* [Objectives]:
(A) In the sushi review below, how many apprentices did the writer count serving, not counting the kitchen staff and the waitress?
(B) Name every sushi restaurant mentioned in the sushi review below.
(C) Pick up the sushi review below after its final sentence and keep writing it.

* [Source document]:

● ● ● ● ● ● ●

Japan (Tokyo) Nov 2019: Harutaka** - Sushi Served by Jiro’s Favorite Apprentice

During this past trip to Japan, wife couldn’t eat full meals of raw fish, so I had one hall pass for a sushi meal. I had really enjoyed Jiro-styled sushi before (Mizutani, Harutaka, and Masuda). Of those three, two are now closed, and I didn’t want to deal with the pain in getting a Jiro Honten reservation, nor have I heard good things about Jiro Roppongi, so back to Harutaka it was.

Harutaka San is in stands in the corner of the L shaped bar. His apprentices (I counted three out serving in addition to the kitchen staff and the waitress) cut and serve the otsumami. Once the nigiri comes though, Harutaka-San finishes each piece of nigiri himself and brings them to each customer.

One random comment - the behavior of customers (both foreign and japanese) has gotten “worse” each time I’ve come to Japan. To my left, the couple spent the entire night taking selfies with the fish. To my right, the pair was asking for specific pieces and not waiting for the omakase to play out, and one of them was shopping for shoes on her phone all night.

While the otsumami was so-so, the nigiri absolutely met my expectations and left me immensely satisfied.

● ● ● ● ● ● ●

* [Records]:
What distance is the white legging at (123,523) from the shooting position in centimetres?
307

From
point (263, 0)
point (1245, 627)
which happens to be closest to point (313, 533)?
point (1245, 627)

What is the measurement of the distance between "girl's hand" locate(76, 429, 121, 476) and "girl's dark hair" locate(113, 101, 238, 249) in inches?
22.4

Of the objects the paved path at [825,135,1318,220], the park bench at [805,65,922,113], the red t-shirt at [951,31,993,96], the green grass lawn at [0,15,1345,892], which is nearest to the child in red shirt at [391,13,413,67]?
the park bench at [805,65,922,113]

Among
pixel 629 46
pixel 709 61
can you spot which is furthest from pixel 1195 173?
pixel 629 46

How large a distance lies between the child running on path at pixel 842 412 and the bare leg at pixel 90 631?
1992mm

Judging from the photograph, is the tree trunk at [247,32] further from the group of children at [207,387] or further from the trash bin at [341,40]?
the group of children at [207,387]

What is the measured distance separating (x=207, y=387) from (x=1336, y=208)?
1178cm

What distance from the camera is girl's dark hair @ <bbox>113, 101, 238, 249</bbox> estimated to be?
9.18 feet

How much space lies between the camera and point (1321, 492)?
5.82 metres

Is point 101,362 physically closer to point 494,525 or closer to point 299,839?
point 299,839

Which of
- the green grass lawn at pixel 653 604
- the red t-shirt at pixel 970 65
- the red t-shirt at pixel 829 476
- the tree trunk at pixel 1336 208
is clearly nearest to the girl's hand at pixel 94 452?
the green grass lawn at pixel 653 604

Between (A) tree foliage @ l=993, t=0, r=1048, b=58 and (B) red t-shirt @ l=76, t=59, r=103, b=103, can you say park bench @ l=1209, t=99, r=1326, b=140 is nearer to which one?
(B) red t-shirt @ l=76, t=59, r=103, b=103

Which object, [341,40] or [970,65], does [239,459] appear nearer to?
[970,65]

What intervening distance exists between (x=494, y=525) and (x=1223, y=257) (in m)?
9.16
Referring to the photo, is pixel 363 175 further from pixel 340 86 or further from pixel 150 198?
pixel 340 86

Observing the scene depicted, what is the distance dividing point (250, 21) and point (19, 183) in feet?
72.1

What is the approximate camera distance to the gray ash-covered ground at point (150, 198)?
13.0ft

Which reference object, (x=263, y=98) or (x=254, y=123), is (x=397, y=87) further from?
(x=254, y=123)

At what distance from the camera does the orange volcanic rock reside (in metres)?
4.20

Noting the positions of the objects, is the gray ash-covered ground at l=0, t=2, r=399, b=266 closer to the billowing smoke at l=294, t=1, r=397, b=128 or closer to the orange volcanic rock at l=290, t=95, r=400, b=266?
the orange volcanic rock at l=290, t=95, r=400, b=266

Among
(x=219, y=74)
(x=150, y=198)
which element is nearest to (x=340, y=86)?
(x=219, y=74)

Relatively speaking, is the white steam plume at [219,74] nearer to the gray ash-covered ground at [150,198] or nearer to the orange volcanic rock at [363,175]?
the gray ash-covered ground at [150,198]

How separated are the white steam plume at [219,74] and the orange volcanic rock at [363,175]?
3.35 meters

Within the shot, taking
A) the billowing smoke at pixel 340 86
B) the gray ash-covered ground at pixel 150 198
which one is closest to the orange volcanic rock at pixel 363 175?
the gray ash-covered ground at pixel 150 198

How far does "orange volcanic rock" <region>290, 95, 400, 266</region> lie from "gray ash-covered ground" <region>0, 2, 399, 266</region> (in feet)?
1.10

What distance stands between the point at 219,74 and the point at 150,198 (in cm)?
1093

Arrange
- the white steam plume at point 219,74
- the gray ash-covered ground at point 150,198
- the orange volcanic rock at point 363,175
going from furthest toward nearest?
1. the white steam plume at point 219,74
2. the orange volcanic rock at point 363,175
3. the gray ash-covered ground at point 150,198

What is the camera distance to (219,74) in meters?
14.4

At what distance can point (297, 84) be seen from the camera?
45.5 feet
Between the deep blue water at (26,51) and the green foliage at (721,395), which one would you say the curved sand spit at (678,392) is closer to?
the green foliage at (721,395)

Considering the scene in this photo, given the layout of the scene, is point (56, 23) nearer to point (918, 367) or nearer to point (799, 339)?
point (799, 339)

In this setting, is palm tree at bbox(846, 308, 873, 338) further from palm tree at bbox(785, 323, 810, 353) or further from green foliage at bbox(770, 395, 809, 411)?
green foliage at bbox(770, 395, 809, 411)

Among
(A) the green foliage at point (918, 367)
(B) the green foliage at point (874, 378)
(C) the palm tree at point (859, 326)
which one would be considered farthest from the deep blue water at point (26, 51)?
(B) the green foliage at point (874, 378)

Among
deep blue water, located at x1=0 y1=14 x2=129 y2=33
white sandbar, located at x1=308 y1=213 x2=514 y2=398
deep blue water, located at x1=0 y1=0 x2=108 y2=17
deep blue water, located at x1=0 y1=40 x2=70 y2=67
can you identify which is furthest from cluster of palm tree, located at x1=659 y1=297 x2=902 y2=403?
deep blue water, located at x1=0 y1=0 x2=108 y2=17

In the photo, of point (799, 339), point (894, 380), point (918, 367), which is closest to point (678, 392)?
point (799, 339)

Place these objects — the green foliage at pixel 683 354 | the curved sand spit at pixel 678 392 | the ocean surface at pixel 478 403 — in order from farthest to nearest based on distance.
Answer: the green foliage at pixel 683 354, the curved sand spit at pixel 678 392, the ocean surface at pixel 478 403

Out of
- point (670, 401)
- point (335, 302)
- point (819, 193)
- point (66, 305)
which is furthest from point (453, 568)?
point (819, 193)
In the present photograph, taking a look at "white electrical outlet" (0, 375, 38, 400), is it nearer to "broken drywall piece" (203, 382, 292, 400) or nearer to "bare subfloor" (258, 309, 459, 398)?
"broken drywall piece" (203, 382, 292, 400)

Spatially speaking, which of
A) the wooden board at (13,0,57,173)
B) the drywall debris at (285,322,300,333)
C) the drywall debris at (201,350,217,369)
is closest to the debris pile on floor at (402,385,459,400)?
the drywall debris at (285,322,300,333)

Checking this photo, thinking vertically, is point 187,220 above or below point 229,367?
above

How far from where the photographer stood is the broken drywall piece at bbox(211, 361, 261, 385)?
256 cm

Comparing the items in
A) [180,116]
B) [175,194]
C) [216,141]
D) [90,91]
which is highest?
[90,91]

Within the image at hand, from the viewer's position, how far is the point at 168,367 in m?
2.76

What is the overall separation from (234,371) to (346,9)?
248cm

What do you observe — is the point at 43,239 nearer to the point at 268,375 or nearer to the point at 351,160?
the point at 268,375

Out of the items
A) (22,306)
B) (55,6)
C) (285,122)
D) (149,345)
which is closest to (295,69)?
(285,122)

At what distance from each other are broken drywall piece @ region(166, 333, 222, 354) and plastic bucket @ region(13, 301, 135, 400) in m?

● ● ● ● ● ● ●

* [Answers for this exercise]:
(A) Three.

(B) Harutaka, Mizutani, Masuda, Jiro Honten, Jiro Roppongi

(C)
Shirako - this was the only otsumami that wow’d me - a really delicate presentation of this seasonal dish

Poached tako

Hirame and Kue sashimi

Amadai with lotus root

Smoked and grilled sawara


At this point, I was a bit worried that my only sushi meal in Japan was going less than spectacularly, but the nigiri line up was coming up.

Those of you who are familiar with the Jiro style know it for its distinctive elements - strong sharp komezu, a focus on premium ingredients, and fairly large sized pieces. On his Tableall profile, Harutaka-San even alludes to the current popularity of akazu-styled nigiri, but says the komezu is his style, and he’s sticking with it.

One we got to the nigiri- order was restorer, and the pieces were fantastic. My favorites on this trip were probably the kuruma-ebi, the katsuo, and akame. I’ve read online reviews that criticize the shari here for being overly salty. I didn’t think it was any more salty than the other Jiro places, and the shari had a nice punch.


Sumi ika



Chu toro

O toro




Kuruma Ebi

Katsuo Marvelous as mentioned above

Bafun Uni from Hokkaido



The omakase was done at this point, and they asked if I wanted any additional pieces.


Kanpyo Maki Friggin fantastic - ordering this elicited another statement of approval from the sushi chef in front of me

I went with carafes of Kokuryu and then Tedorigawa daiginjo for my meal.

In my buzzed state, I ended up ordering a carafe (Of the Tedorigawa) for all the chefs. I was nervous doing so in Japan because I wasn’t sure if it would seem presumptuous (I do this all the time I’m the US). They were quite appreciative, and Harutaka San thanked me twice, so it seemed to have gone over well :slight_smile:


Nice move.

damn that returning fatty katsuo looks mighty fine, but i was under the impression that it happens in autumn?

I think I was on the cusp of autumn and winter, because I had Katsuo at Harutaka as well as at a couple Kaiseki places. Also, it was matsutake season still and not crab season (with one exception) when we went.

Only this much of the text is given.